= What to do =
Can you extend the passage on Tuozzo's reading of Reduced Knowledge in the Charmides, picking up after its final sentence?

= Supplied passage =
┏━━

Tuozzo, however, argues that this "Reduced Knowledge" is not powerless or simply formal in nature, since it includes knowledge of the Form of the Good (324ff). He draws attention to the fact that the text says the possessor of Reduced Knowledge will conduct his examinations while "gazing upon knowledge" (172b5-6). If one conjoins the commonly shared claim that Socrates possesses Reduced Knowledge with Tuozzo's claim that "gazing upon knowledge" involves knowledge of the Good, then one might be tempted to allow Tuozzo his conclusion that Socrates knows the Good. However, the persistent specter of Socrates's disavowal of knowledge necessarily reasserts itself. How, one might wonder, can Socrates possibly know the Form of the Good if he consistently disavows knowledge of anything of significance? Tuozzo recognizes this difficulty, and he argues that the solution lies in reconceiving knowledge of the Good as elenchic in nature (324n32).
This resourceful maneuver, however, deflates the content of the Form of the Good to such an extent that it might create a significantly larger problem than it solves. Recall that Reduced Knowledge does not enable its possessor to save the city from the merciless rule of idiots. That is why Socrates concludes that even if such knowledge were possible, it would be of little to no benefit. It cannot sort those who know from those who do not know, so it cannot even identify the true ruler or doctor. Thus, Tuozzo's deflationary conception of the Form of the Good is in tension with the Republic's assertion that the philosopher-ruler's grasp of the Form of the Good preserves the city, in part by ensuring that citizens pursue only those activities for which they are well-suited. One might reasonably think that the lesson of the Charmides is that Socrates cannot save the city from the likes of Critias because he only has Reduced Knowledge.

┗━━

= Material provided =
┏━━

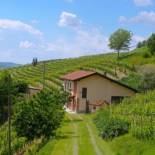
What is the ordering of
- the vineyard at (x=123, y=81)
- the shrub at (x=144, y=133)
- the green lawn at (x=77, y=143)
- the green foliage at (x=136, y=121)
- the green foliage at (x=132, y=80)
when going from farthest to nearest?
the green foliage at (x=132, y=80), the vineyard at (x=123, y=81), the green lawn at (x=77, y=143), the green foliage at (x=136, y=121), the shrub at (x=144, y=133)

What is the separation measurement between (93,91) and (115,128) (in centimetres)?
3663

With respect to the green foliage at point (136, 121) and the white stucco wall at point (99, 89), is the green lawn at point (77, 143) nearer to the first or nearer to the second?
the green foliage at point (136, 121)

┗━━

= Expected output =
By far the greatest virtue of Tuozzo's book is his insistence on taking the debate into entirely new terrain. Readers who seek a fresh perspective on the Charmides will greatly benefit from grappling with his immensely novel and clever arguments.
Benson, H. H. (2000) Socratic Wisdom. Oxford: Oxford University Press.
Hyland, D. A. (1981) The Virtue of Philosophy: An Interpretation of Plato's Charmides. Athens, OH: Ohio University Press.
Kahn, C. H. (1996) Plato and the Socratic Dialogue. Cambridge: Cambridge University Press.
McKim, R. (1985) "Socratic Self-knowledge and 'Knowledge of Knowledge' in Plato's Charmides." Transactions of the American Philological Association 115: 59-77.
Roochnik, D. L. (1996) Of Art and Wisdom: Plato's Understanding of Techne. University Park: Pennsylvania State University Press.
Schmid, W. T. (1998) Plato's Charmides and the Socratic Ideal of Rationality. Albany: State University of New York Press.
 Hugh Benson (2000), however, systematically defends the view that Socrates was in fact very interested in epistemology.
 Polemarchus is Socrates' second interlocutor in Book One of Plato's Republic, and Socrates mentions his conversion to philosophy at Phaedrus 257b.
 See especially Kahn (1996: 197-209).